Einer der besten Schweißhemmer ist Salbei, der schon immer ein beliebtes Hausmittel bei diesem Problem war. Sie können ihn nach Geschmack frisch zum Würzen nehmen oder auch als Tee trinken. Wenn Sie den Tee bevorzugen, können Sie frische Blätter überbrühen oder auf fertige Mischungen zurückgreifen.

Die richtige Kleidung gegen Schwitzen

Grundsätzlich sollten Sie sich immer der Witterung entsprechend anziehen, gerade in Übergangszeiten – morgens kalt, tagsüber warm – ist die Zwiebeltechnik empfehlenswert, d.h.

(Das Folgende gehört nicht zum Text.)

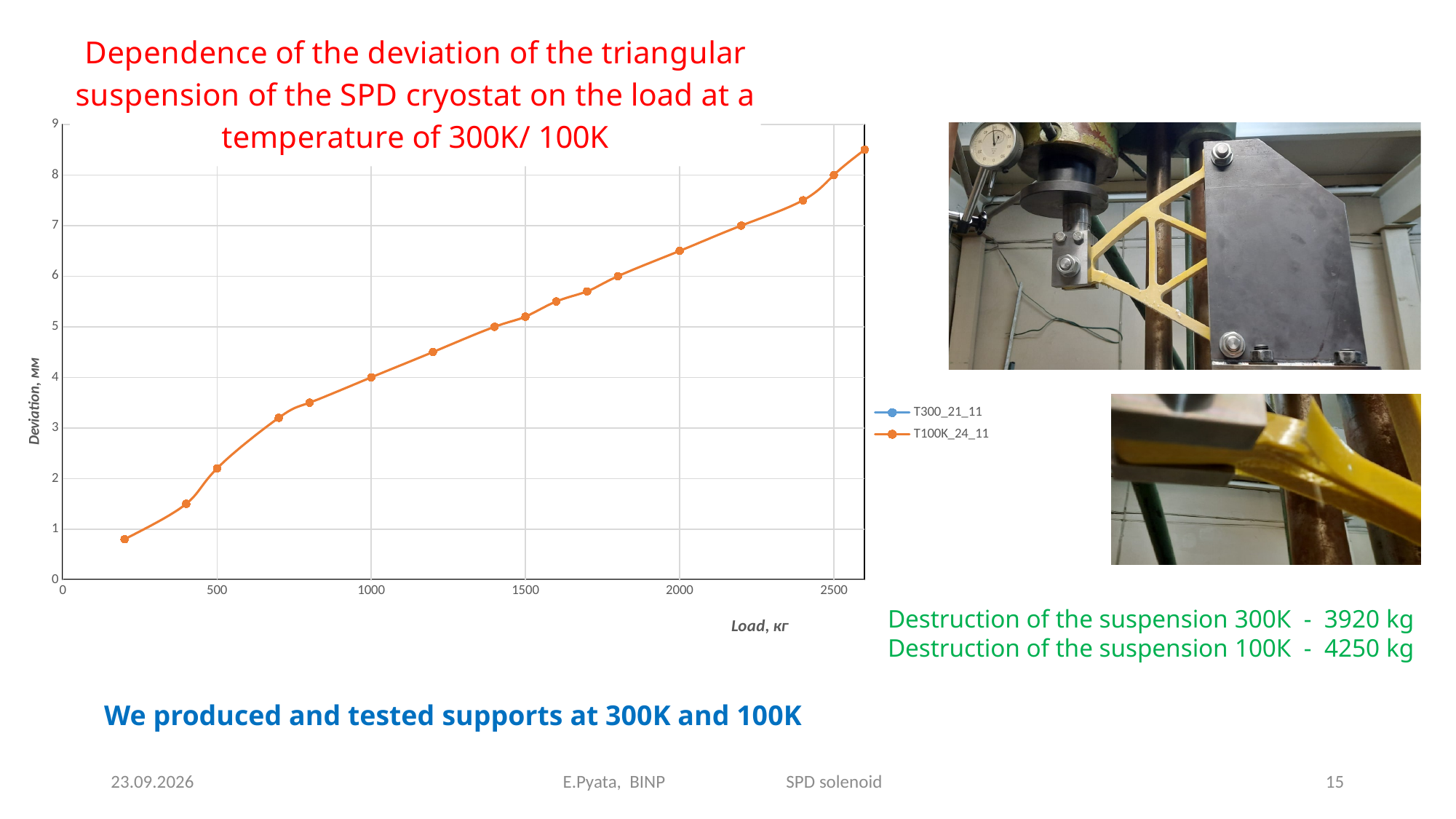
Is the deviation of the T100K_24_11 series at a load of 500 kg greater or less than 2? greater Which is larger for the T100K_24_11 series: the deviation at 1000 kg or the deviation at 2000 kg? 2000 kg What is the label of the vertical axis of the chart? Deviation, мм How many series does the chart legend list? 2 At which load does the T100K_24_11 series reach its lowest deviation? 200 kg What is the deviation of the T100K_24_11 series at a load of 2500 kg? 8 Is the deviation of the T100K_24_11 series at a load of 1500 kg greater or less than 5? greater What kind of chart is shown on the slide? line chart Is the deviation of the T100K_24_11 series at a load of 2000 kg greater or less than 7? less What is the deviation of the T100K_24_11 series at a load of 1000 kg? 4 Does the deviation rise or fall as the load increases along the x axis? rises What are the two series names listed in the chart legend? T300_21_11 and T100K_24_11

Sie sollten sich so anziehen, dass Sie sich bei zusehender Temperaturerhöhung schichtweise ausziehen können.

Haben Sie nach kurzer Anstrengung stark geschwitzt, sollten Sie Sakkos oder Blazer ausziehen, damit sich der Schweißgeruch nicht darin festsetzen kann.

Desweiteren gibt es für Männer und Frauen spezielle Achselpads bzw. spezielle Unterhemden etc., die starkes Schwitzen verhindern und/oder Schweiß aufnehmen; eine Übersicht finden Sie hier.

Wenn alles nicht hilft

Sollten Sie Ihr Schwitzen mit den hier vorgestellten Maßnahmen nicht in den Griff bekommen haben, sollten Sie mit einem Spezialisten sprechen. In Frage kommt z.B. der Einsatz von Botox, was jedoch regelmäßig wiederholt werden muss, oder die dauerhafte Entfernung von Schweißdrüsen.